───── Reading passage
# Can I convince myself to want kids?



## Cityboy12

Hello everyone. I just joined today and this is my first post. I have searched around numerous websites and found similar discussions but all having to do whether people want kids or not. I'm looking to find out if there are any methods of convincing myself that I do want them. Here is my story.

I'm going in to my late 30's this year. I've been married over 5 years, together about 8. My parents split after 20+ years of marriage ( I was about 15) and my family life is just about non-existent. My wife's family has accepted me as one of their own. I have an unusually great relationship with my in-laws. When we got engaged, the talk of children was that it was really undecided on what I wanted. She wasn't ready to have them right away either so the waiting was mutual. I always said I'd never get married and I did. I couldn't promise her that I definitely wanted kids but it was something I would consider. Well, we both decided that we'd wait a few years, do lots of traveling (which we have) and now she feels that we've had our fun and should start trying. I however don't wake up in the morning and "want" to have kids like she does. I still don't know if I want them at all. When I go to the mall or somewhere and I hear children screaming or crying I start to cringe at the thought. We have gone through some ups and downs in our relationship and we are doing well now. I realize that I married the best thing that has ever happened to me, I've done things with her that I would have never thought possible. She has been on the ttc kick lately and it has been bothering me a little bit because I don't feel on board like she is. I don't want to lose her and I'm desperately looking for the way to feel like I want to start a family. I feel like she may be starting to resent me. I've heard the "Oh, you don't know what you're missing", and "it's the best thing to ever happen to you" phrases. I'd like to just come to a point that I feel like I WANT to have kids. I just don't know how to go about doing it. I mean, it's been years now and I'm obviously old enough. I just don't know what to do. Any help is appreciated. Thanks for listening.
──────────
▶ _What you need to do_:
(1) According to the forum post, how long has the writer been married?
(2) Condense the paragraph of the forum post that begins "I'm going in to my late 30's this year" into a short bulleted list that keeps its main facts.
(3) Continue the forum post from where it stops.
The material that comes next is separate from the forum post.
───── Collected data
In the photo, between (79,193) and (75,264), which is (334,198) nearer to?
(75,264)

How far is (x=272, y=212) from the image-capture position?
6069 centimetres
──────────
▶ _Responses to the exercise_:
(1) Over five years.

(2)
- I'm entering my late 30s, married over 5 years and together about 8.
- My parents split after 20+ years of marriage when I was about 15, and my family life is nearly non-existent, but my in-laws treat me as one of their own.
- When we got engaged I was undecided about children, and my wife wasn't ready either, so we agreed to wait, travel, and consider it later.
- Now she wants to start trying, but I still don't know if I want kids at all and cringe when I hear children screaming or crying.
- I see her as the best thing that has ever happened to me, don't want to lose her, and fear she may be starting to resent me.
- I've heard phrases like "you don't know what you're missing" but want to genuinely reach the point of wanting kids and don't know how.

(3)
----------



## YinPrincess

Having kids is a huge responsibility, so take your time and think long and hard about it.

My husband and I never planned to have children, either. I became pregnant even tho we were using birth control. We accept it, we're both petrified and anxious, but we are slowly learning to get excited.

He sounded a lot like you before we got pregnant, but he is looking forward to it now, at least he says he is.

I wish you the best of luck. It's a tough choice!
_Posted via Mobile Device_


----------



## RelationshipGuru

Having kids and family on command? Is it a job?I see some pressure on you from the side of your partner, when you tell that you have to feel that way in order not to loose her. She will not leave you just because you feel different about the moment to have baby. If she will, well it will mean that you both are not matching with your expectations and desires. If you don't feel like ready for the kids at that moment right now, that means you are NOT READY yet. With time you will discover it, so relax for now. Chill and look at your emotions, what do you feel when you see a baby, spend some time with the children of your family if there are any or with the children of your friends, just to see if you will enjoy it or not. 
Being a good father means being ready to embrace the parenthood with all the consequences and problems. If your feelings are confused, better get it clear before you will have to face it.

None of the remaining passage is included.